• _PROBLEM TO SOLVE_: Your task is to extract the lines from the one holding "As we observe" through the end of the material. Set them down exactly and add nothing.

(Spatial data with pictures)
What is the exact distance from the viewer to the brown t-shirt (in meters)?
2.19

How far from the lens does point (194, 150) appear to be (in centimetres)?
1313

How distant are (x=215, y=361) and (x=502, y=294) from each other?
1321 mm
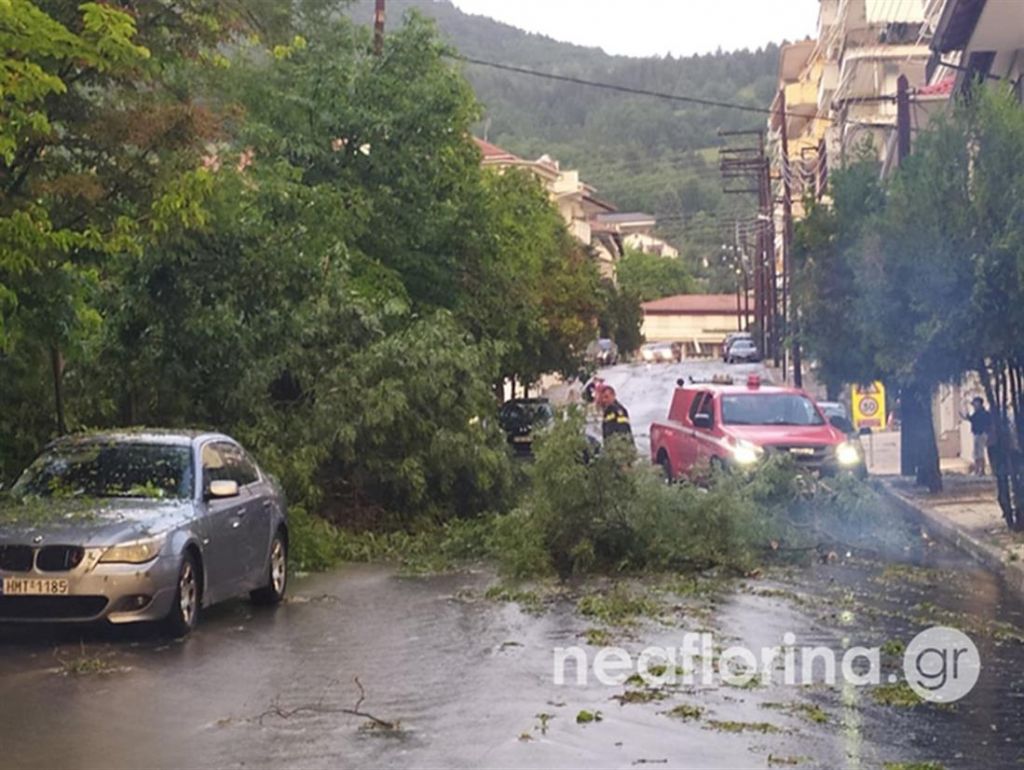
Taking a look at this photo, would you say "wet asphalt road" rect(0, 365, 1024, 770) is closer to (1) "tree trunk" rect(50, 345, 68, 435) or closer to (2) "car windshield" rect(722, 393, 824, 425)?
(1) "tree trunk" rect(50, 345, 68, 435)

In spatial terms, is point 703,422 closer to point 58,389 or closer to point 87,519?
point 58,389

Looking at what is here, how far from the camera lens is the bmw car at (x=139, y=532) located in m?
12.0

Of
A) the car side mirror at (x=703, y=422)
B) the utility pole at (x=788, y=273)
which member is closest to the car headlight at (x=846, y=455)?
the car side mirror at (x=703, y=422)

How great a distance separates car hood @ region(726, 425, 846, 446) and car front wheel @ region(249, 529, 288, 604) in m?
10.7

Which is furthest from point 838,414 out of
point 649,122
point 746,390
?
point 649,122

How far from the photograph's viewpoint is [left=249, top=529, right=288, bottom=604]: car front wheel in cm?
1479

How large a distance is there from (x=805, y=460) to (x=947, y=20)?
35.0 feet

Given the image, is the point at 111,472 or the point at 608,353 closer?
the point at 111,472

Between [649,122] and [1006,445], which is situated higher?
[649,122]

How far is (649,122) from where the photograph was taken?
568 feet

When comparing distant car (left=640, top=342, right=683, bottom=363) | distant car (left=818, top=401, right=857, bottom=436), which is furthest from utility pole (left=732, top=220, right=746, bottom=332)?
distant car (left=818, top=401, right=857, bottom=436)

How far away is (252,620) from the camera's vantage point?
45.5ft

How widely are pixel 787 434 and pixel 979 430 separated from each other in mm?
6125

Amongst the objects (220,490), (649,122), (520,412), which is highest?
(649,122)
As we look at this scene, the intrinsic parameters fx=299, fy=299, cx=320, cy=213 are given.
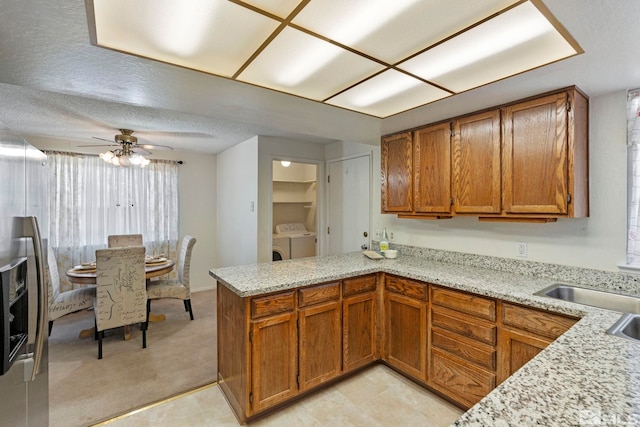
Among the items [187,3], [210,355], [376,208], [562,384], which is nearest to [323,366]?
[210,355]

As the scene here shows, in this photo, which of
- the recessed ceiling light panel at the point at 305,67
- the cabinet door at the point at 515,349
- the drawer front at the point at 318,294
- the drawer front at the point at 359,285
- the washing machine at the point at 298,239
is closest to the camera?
the recessed ceiling light panel at the point at 305,67

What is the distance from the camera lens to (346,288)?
92.4 inches

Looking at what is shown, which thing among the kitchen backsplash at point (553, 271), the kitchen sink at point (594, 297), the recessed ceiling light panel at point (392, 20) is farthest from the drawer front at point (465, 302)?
the recessed ceiling light panel at point (392, 20)

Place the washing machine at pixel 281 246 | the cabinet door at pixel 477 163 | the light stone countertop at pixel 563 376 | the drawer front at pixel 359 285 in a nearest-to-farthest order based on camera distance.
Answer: the light stone countertop at pixel 563 376 < the cabinet door at pixel 477 163 < the drawer front at pixel 359 285 < the washing machine at pixel 281 246

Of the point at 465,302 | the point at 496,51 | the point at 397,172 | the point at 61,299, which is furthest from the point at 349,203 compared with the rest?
the point at 61,299

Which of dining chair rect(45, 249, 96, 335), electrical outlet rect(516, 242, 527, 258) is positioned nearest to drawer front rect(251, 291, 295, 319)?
electrical outlet rect(516, 242, 527, 258)

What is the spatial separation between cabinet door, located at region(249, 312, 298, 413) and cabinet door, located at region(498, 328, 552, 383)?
1.31 m

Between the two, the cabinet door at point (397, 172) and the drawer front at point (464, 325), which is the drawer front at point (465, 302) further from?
the cabinet door at point (397, 172)

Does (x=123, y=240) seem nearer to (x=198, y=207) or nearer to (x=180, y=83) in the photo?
(x=198, y=207)

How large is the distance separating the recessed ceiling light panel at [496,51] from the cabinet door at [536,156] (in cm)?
38

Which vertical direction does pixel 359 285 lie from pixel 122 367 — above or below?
above

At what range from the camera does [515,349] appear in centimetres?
179

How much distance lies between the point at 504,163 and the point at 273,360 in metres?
2.12

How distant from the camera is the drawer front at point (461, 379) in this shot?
192 centimetres
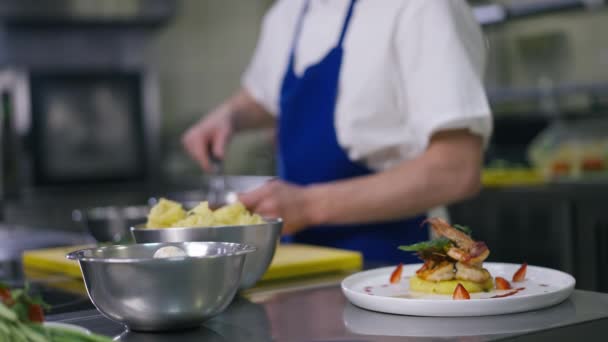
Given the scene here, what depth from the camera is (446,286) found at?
0.99 metres

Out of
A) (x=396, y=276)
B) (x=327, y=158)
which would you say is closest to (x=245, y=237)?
(x=396, y=276)

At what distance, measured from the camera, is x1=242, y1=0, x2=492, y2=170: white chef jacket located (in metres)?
1.53

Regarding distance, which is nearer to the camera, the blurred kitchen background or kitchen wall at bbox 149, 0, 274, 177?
the blurred kitchen background

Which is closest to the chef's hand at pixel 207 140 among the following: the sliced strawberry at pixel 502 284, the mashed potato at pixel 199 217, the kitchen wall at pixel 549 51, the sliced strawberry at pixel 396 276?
the mashed potato at pixel 199 217

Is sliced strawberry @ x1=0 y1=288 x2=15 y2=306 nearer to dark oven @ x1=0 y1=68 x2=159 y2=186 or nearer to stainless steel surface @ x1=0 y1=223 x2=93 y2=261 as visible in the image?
stainless steel surface @ x1=0 y1=223 x2=93 y2=261

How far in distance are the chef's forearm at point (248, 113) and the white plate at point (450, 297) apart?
3.53 feet

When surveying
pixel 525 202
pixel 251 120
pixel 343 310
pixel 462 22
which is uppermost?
pixel 462 22

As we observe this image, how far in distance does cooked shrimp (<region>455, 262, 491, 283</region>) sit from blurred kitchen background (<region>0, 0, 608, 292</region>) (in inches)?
79.1

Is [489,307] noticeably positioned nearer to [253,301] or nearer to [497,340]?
[497,340]

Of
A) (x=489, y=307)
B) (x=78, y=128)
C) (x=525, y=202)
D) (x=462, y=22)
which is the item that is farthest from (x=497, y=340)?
(x=78, y=128)

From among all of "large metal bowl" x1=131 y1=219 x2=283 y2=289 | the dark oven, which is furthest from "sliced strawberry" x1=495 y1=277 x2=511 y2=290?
the dark oven

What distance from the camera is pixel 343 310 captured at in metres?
1.00

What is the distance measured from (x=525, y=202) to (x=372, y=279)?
6.94ft

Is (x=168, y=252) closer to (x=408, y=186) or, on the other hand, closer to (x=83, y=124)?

• _THE RESULT_:
As we observe this image, how far in distance does cooked shrimp (<region>455, 262, 491, 283</region>) sit from blurred kitchen background (<region>0, 0, 608, 292</region>) (in inches)?
79.1

Is [489,307] noticeably positioned nearer to [253,301] or nearer to [497,340]?
[497,340]

Of
A) (x=489, y=307)
B) (x=78, y=128)
C) (x=525, y=202)
D) (x=462, y=22)
which is the item that is farthest from (x=497, y=340)?
(x=78, y=128)

From among all of "large metal bowl" x1=131 y1=219 x2=283 y2=289 | the dark oven, which is furthest from "sliced strawberry" x1=495 y1=277 x2=511 y2=290?
the dark oven

What distance from the camera is pixel 343 310 captured at in metres?
1.00

What is the distance measured from (x=525, y=202) to (x=372, y=279)?
6.94ft

Is (x=168, y=252) closer to (x=408, y=186) or, on the other hand, closer to (x=83, y=124)?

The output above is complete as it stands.